Point de Vue Hugo — 25 décembre 2077

Cela faisait deux mois que j'avais vu ma sœur pour la dernière fois, je venais de marquer une nouvelle croix sur mon calendrier. Plus le nombre de jours augmentait, plus mes espoirs de la retrouver s'amenuisaient. J'avais peur pour elle. Elle était si pâle et semblait si mal en point la dernière fois que je l'avais aperçue. Je ne l'avais quittée que parce que je risquais de compromettre la mission et les personnes concernées. Elle me manquait beaucoup. Beaucoup plus que je ne l'admettrai jamais.

Elle était ma sœur, mon modèle dans la vie. Je l'adorais même si l'on se disputait fréquemment. J'ai envie de dire que c'était la même chose chez toutes les fratries avec un écart d'âge aussi faible... On avait à peine vingt-et-un mois d'écart. L'âge critique selon certains psychologues. Ces derniers pensaient que les fratries rapprochées étaient plutôt élevées comme jumelles et que lors de l'adolescence, le besoin d'identité propre devenait explosif. Cependant, avec nous, ça s'était assez bien passé, comparé aux autres.

On a toujours été très complices, étant petits. Dire que nous avions fait les quatre cents coups ensemble ne serait pas un euphémisme. Des petites aux grosses bêtises, on en avait vues beaucoup. Beaucoup entendues. Et en avons beaucoup appris. Ma sœur était une haut potentiel... Moi aussi, mais, bizarrement, personne dans la famille n'en avait évoqué le sujet avant notre diagnostic.

Jusqu'à que l'on décèle cette capacité mentale chez ma sœur, on s'ennuyait souvent. La plupart des gens nous semblaient bêtes, même si quelques-uns avait été digne d'intérêt.
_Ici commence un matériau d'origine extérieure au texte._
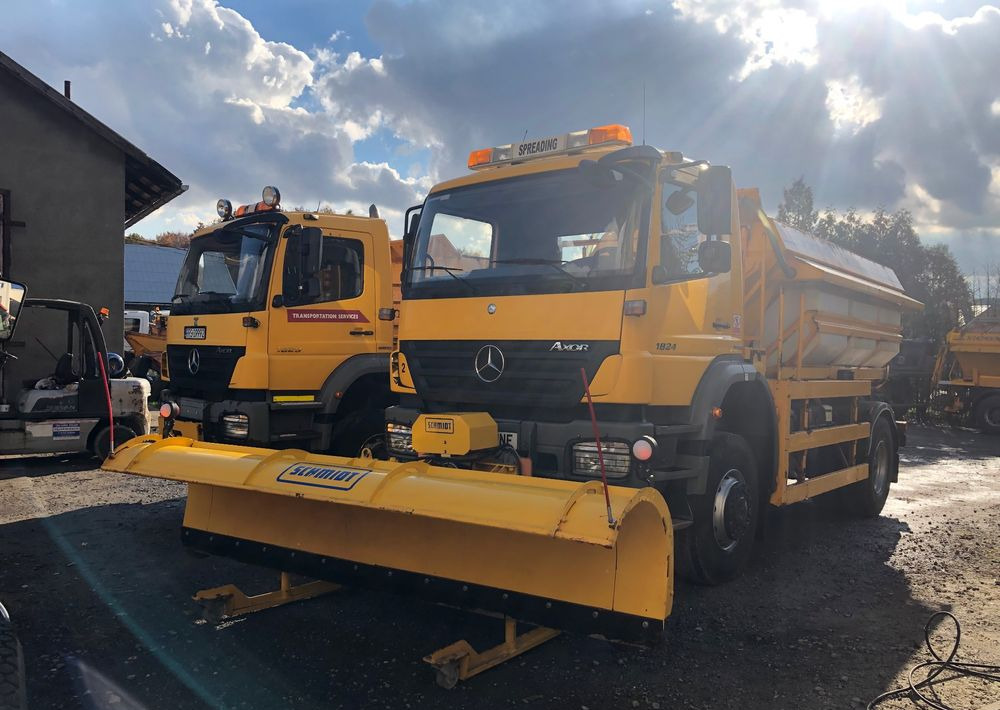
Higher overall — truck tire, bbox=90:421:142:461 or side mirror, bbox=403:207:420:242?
side mirror, bbox=403:207:420:242

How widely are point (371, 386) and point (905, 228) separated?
113ft

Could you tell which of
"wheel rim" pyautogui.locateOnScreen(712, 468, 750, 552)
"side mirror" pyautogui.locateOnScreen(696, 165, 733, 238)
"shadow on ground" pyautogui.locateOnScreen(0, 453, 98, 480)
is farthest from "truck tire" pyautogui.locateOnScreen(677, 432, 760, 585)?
"shadow on ground" pyautogui.locateOnScreen(0, 453, 98, 480)

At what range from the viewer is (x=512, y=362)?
184 inches

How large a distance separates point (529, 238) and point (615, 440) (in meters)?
1.47

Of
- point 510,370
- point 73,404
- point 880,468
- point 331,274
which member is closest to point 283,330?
point 331,274

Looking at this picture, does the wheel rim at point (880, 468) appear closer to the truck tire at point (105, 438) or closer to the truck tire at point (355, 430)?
the truck tire at point (355, 430)

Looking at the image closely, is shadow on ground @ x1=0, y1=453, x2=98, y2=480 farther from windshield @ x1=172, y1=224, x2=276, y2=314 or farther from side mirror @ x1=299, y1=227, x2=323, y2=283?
side mirror @ x1=299, y1=227, x2=323, y2=283

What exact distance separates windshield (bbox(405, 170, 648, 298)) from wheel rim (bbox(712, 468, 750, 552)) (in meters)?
1.65

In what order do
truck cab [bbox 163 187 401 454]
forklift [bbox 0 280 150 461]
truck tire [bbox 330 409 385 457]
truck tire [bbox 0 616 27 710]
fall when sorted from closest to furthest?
truck tire [bbox 0 616 27 710], truck cab [bbox 163 187 401 454], truck tire [bbox 330 409 385 457], forklift [bbox 0 280 150 461]

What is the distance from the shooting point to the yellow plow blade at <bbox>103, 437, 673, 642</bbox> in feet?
11.1

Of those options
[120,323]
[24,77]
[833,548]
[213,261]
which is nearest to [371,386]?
[213,261]

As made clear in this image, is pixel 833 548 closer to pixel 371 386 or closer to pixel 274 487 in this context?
pixel 371 386

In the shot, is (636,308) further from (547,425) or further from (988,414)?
(988,414)

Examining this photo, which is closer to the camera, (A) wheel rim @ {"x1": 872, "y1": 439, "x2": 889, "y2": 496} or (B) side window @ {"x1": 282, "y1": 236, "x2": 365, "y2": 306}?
(B) side window @ {"x1": 282, "y1": 236, "x2": 365, "y2": 306}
Par la suite, nous avions compris que nous n'avions plus nos places au sein de cette société qui refoulait tous les « anormaux » comme nous.

Déjà que les hautes sphères du pays avaient mis en place depuis quinze ans une sorte de tri pour éviter les surpopulations, les famines, et cetera. Cela consistait à laisser mourir les malades. Nombre de fois en passant devant l'hôpital, en rentrant de l'école, j'entendais le personnel dire « Encore cinquante aujourd'hui et toi ? » ou des patients qui s'enfuyaient pour échapper à l'injection létale quand on les déclarait inaptes ou incurables.

Même sort pour les personnes âgées qu'on ne comprenait plus, qui avaient des pathologies physiques ou mentales qui nécessitaient un accompagnement de vie. Les gouvernements voulaient faire des économies et avaient déjà eu des prémices de guerres civiles, ils avaient donc cessé les taxes supplémentaires. En contrepartie, les malades, les meurt-de-faim étaient le plus souvent laissés pour compte et les plus de soixante-dix ans, étaient euthanasiés. Tous ceux pour qui la mort de leurs aïeux importaient – car certains n'attendaient que ça pour toucher l'héritage ou la libération d'une charge financière, voire pour les concernés eux-mêmes, qui préféraient partir –, avaient protesté suite à cette décision soudaine, mais quand les gouvernements avaient commencé à faire leur sélection en leur démontrant par « a + b » que cela était bénéfique pour l'ensemble de la communauté, ils avaient cessé de se battre. Ensuite, les politiciens avaient baissé les taxes, pour appuyer leurs dires, et cela fonctionna : la population s'en trouvait ravie...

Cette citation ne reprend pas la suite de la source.